Lake Hillier is located on Middle Island in the Recherche Archipelago off the coast of Cape Arid, east of Esperance. Lake Hillier is well known for its bright pink hue that contrasts with the deep blue of the ocean. The island is managed by the Western Australian government and is accessible by boat and air.

== History ==
Historically, Pink Lake was the terminal lake in the Lake Warden wetland system, where water from the central suite of lakes (Wheatfield, Woody, and Windabout) and Lake Warden would periodically flush into Pink Lake, bringing accumulated salts into the environment.

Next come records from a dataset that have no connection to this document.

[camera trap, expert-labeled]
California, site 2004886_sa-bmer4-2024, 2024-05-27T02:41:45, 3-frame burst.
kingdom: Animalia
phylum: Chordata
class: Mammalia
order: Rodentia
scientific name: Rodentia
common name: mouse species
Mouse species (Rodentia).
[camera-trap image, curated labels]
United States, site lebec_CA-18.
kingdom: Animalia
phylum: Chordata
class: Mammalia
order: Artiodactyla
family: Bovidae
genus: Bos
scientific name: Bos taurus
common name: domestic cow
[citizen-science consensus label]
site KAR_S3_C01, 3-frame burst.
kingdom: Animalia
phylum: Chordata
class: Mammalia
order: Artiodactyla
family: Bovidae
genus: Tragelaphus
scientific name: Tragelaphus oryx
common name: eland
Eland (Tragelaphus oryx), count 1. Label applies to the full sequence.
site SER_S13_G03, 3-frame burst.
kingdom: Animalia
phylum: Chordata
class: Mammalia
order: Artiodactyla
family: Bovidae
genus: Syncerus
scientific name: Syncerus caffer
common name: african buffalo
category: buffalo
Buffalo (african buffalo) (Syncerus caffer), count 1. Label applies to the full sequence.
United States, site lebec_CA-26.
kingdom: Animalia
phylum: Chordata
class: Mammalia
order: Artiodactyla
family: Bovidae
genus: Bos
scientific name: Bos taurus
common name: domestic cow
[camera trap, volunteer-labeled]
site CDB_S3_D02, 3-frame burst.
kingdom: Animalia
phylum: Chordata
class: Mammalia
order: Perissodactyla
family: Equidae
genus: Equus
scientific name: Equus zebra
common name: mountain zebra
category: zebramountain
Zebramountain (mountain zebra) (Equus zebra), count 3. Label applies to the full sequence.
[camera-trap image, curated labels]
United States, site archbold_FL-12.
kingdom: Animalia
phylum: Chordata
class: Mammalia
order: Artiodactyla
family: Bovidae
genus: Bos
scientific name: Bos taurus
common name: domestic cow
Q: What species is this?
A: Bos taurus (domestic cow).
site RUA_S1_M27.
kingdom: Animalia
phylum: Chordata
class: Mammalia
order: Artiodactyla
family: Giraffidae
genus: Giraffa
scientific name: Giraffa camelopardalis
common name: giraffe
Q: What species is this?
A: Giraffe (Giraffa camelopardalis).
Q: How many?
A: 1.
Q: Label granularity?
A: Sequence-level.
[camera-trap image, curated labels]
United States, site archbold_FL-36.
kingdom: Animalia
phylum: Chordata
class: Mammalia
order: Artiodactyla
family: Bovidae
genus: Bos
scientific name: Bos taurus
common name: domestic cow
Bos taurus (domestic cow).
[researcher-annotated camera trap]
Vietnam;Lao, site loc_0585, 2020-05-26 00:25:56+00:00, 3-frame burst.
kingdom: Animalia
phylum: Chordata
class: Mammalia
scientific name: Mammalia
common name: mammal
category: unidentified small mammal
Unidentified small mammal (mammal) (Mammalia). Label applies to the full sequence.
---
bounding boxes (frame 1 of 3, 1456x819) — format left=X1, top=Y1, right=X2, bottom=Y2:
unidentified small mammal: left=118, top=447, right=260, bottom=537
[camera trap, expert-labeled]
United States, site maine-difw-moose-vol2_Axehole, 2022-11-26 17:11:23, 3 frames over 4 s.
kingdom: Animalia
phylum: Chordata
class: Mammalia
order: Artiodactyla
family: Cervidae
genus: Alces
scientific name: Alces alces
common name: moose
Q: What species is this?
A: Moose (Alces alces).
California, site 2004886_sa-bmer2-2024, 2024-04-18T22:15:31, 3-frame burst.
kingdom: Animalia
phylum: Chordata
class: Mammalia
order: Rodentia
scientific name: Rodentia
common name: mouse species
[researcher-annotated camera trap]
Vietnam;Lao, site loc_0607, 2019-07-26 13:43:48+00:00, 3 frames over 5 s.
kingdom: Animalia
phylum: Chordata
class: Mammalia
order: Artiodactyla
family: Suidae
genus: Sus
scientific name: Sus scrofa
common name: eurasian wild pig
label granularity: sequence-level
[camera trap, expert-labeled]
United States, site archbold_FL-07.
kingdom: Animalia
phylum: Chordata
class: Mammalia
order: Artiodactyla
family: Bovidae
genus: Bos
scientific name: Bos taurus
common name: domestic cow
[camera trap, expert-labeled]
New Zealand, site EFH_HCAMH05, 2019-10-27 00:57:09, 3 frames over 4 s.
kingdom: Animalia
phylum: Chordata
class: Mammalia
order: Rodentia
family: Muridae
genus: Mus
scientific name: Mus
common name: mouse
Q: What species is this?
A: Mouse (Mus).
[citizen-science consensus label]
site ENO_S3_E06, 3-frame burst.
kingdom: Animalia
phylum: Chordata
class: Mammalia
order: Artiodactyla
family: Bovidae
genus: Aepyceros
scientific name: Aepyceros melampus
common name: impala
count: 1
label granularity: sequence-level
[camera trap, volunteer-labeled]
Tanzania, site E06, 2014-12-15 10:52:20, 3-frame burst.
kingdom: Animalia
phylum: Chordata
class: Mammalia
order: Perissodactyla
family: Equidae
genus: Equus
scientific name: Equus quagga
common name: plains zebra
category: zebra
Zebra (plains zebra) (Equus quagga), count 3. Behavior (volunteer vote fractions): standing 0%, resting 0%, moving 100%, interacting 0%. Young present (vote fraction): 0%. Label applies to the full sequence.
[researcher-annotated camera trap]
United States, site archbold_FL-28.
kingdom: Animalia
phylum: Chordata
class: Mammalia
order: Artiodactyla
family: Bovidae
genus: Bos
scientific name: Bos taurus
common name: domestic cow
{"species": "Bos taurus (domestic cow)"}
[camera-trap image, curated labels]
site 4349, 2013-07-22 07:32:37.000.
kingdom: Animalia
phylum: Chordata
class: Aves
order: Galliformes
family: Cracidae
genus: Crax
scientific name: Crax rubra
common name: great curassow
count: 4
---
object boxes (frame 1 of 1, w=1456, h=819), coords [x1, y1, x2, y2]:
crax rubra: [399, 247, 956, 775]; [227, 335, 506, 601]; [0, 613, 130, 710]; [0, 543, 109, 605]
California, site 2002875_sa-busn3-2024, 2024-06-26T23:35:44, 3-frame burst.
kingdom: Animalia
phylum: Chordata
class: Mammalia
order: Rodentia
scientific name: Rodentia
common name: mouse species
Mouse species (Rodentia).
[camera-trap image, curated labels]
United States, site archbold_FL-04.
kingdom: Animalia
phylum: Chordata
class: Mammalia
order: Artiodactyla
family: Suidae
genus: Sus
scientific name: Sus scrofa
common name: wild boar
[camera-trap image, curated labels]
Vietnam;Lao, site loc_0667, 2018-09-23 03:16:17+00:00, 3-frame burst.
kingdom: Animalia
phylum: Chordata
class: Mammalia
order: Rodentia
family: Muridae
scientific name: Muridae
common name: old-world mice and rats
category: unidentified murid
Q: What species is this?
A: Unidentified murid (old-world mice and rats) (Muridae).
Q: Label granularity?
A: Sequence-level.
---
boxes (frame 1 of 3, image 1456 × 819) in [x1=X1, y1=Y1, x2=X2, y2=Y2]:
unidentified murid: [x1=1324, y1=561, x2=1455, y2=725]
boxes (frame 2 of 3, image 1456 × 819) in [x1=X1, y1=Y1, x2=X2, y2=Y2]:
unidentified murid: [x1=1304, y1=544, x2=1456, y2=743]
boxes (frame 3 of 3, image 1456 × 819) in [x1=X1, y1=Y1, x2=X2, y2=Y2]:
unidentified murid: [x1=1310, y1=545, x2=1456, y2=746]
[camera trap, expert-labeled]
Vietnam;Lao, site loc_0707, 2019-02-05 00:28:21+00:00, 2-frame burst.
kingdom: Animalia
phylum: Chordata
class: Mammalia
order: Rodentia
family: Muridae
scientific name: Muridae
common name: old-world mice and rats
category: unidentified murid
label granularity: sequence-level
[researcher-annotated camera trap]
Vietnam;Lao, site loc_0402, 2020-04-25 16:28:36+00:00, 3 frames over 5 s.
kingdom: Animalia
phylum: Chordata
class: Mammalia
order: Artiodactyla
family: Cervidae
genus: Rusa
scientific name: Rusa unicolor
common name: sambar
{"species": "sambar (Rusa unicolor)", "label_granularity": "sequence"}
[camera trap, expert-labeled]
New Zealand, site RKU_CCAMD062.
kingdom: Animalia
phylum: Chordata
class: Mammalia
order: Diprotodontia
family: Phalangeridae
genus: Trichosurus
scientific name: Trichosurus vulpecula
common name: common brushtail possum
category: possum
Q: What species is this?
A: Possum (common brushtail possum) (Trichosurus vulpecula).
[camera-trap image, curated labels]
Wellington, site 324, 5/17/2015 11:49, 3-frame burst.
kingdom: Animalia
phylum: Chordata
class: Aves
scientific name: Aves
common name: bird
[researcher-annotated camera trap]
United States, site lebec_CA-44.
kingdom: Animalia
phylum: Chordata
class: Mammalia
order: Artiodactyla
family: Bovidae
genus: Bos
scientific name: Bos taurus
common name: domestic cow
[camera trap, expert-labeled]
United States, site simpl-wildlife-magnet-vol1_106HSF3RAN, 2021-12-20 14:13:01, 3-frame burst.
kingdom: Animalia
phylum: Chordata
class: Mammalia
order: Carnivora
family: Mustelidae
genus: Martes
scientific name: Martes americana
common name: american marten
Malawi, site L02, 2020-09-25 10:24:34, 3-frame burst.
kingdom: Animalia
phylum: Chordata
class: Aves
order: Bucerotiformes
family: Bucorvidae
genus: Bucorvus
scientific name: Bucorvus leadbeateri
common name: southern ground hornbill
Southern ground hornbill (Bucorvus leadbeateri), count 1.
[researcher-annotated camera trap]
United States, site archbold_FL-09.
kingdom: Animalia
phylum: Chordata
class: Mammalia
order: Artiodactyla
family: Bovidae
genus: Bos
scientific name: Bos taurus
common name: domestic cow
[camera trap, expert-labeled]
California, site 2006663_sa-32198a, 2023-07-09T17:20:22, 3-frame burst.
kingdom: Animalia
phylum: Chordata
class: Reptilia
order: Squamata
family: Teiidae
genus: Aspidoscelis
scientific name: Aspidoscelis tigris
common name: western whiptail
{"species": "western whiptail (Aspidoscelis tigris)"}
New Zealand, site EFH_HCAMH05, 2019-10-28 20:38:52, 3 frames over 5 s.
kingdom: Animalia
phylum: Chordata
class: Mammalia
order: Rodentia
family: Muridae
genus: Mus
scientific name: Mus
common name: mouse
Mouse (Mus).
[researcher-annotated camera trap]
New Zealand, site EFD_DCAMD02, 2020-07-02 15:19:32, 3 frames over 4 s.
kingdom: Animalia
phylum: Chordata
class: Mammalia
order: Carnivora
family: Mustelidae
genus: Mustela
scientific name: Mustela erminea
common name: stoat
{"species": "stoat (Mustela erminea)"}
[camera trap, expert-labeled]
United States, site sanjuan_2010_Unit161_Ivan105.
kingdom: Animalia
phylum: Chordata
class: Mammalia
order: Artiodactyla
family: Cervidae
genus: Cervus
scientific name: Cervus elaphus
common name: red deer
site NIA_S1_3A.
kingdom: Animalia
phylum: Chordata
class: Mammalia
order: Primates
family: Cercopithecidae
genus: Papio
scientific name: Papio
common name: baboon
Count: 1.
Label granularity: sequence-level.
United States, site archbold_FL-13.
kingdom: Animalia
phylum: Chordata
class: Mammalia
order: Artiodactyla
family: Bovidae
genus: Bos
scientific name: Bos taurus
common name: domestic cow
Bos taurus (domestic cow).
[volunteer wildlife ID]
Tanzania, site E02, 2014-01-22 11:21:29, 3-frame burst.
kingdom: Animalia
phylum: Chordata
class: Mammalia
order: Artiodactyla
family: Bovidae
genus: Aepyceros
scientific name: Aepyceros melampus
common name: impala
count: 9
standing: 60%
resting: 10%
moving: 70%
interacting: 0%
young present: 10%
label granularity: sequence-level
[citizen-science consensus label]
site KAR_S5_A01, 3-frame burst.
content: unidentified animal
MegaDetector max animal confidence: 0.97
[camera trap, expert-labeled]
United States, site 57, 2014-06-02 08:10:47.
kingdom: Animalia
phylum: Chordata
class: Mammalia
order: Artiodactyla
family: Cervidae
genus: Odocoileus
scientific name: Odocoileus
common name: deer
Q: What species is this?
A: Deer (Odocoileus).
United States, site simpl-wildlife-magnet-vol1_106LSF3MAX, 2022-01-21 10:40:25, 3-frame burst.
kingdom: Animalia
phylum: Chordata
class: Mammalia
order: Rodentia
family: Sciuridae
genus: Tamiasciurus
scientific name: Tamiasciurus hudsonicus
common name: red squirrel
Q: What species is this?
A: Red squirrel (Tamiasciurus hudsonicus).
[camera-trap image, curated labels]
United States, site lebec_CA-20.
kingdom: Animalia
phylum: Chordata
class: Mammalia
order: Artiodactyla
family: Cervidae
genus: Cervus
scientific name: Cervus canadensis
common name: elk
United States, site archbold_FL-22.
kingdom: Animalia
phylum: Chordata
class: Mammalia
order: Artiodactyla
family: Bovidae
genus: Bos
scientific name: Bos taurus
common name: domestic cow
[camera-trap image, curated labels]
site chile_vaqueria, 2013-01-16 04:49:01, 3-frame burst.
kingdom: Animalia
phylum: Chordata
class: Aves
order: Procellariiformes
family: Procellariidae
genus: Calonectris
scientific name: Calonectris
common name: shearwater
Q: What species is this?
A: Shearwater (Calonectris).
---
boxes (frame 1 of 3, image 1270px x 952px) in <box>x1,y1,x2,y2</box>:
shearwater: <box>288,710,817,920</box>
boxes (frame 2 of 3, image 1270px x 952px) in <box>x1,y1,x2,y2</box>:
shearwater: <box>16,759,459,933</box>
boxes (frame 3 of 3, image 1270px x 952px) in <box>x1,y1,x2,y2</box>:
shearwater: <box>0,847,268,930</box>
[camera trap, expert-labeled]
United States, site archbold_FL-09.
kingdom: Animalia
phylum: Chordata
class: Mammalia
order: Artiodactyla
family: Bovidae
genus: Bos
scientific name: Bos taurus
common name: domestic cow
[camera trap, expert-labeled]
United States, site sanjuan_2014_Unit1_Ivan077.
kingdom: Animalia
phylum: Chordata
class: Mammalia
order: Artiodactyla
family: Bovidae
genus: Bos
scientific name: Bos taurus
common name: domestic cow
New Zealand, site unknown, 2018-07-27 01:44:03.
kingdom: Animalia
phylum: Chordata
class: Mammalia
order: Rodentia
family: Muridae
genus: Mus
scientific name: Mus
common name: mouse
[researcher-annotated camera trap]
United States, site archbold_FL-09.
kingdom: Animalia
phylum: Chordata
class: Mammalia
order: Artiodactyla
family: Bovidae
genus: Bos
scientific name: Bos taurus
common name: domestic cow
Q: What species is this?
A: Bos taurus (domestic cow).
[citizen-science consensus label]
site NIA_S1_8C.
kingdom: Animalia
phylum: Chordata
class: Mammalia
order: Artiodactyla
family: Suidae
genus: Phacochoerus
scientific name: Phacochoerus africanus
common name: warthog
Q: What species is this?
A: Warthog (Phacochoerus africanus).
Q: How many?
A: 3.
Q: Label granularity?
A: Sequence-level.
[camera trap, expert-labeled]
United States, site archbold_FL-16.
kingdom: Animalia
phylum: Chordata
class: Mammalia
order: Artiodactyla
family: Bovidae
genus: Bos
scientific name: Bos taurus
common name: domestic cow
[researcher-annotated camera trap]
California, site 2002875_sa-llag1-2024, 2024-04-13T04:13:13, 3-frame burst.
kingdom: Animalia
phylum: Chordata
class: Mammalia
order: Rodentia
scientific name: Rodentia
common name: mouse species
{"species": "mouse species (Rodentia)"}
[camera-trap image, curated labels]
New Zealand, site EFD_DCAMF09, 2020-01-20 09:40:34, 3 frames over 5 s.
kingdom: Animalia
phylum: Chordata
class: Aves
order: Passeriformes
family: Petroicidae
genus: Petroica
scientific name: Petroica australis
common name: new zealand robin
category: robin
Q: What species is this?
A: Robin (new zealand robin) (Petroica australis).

Increasing salt concentrations combined with decreasing water levels from evaporation during summer trigger the appearance of the pink hue that can be seen in lakes across the country. Pink Lake lost its connection to Lake Warden and the eastern lakes with the construction of the railway line and South Coast Highway.

Commercial salt mining, which began in 1896 and ceased in 2007, reduced salt levels in the lake. Further reductions to the lake's salt concentration were caused by fresh water entering the system, through a combination of surface water inflow and increased groundwater inflow due to clearing in the catchment area associated with nearby subdivisions.

===Salt production===

Prior to salt production, the lake's environment was investigated in the 1980s. Table salt is produced in solar ponds at the eastern end of the lake. The company WA Salt Supply produces water-softening salt, coarse salt, and sheepskin salt at the Esperance site. The salt is kiln dried, crushed, and bagged at the site before being distributed.

==Birds==
The lake has been identified by BirdLife International as an important bird area because it usually supports significant numbers of hooded plovers and sometimes over 1% of the world population of banded stilts. It has had many migrant and native birds. Between 1997 and 2006, populations ranging between 12 and 12,000 of the banded stilt were recorded. A population between five and 68 of the hooded plovers existed there from 1995 to 2005.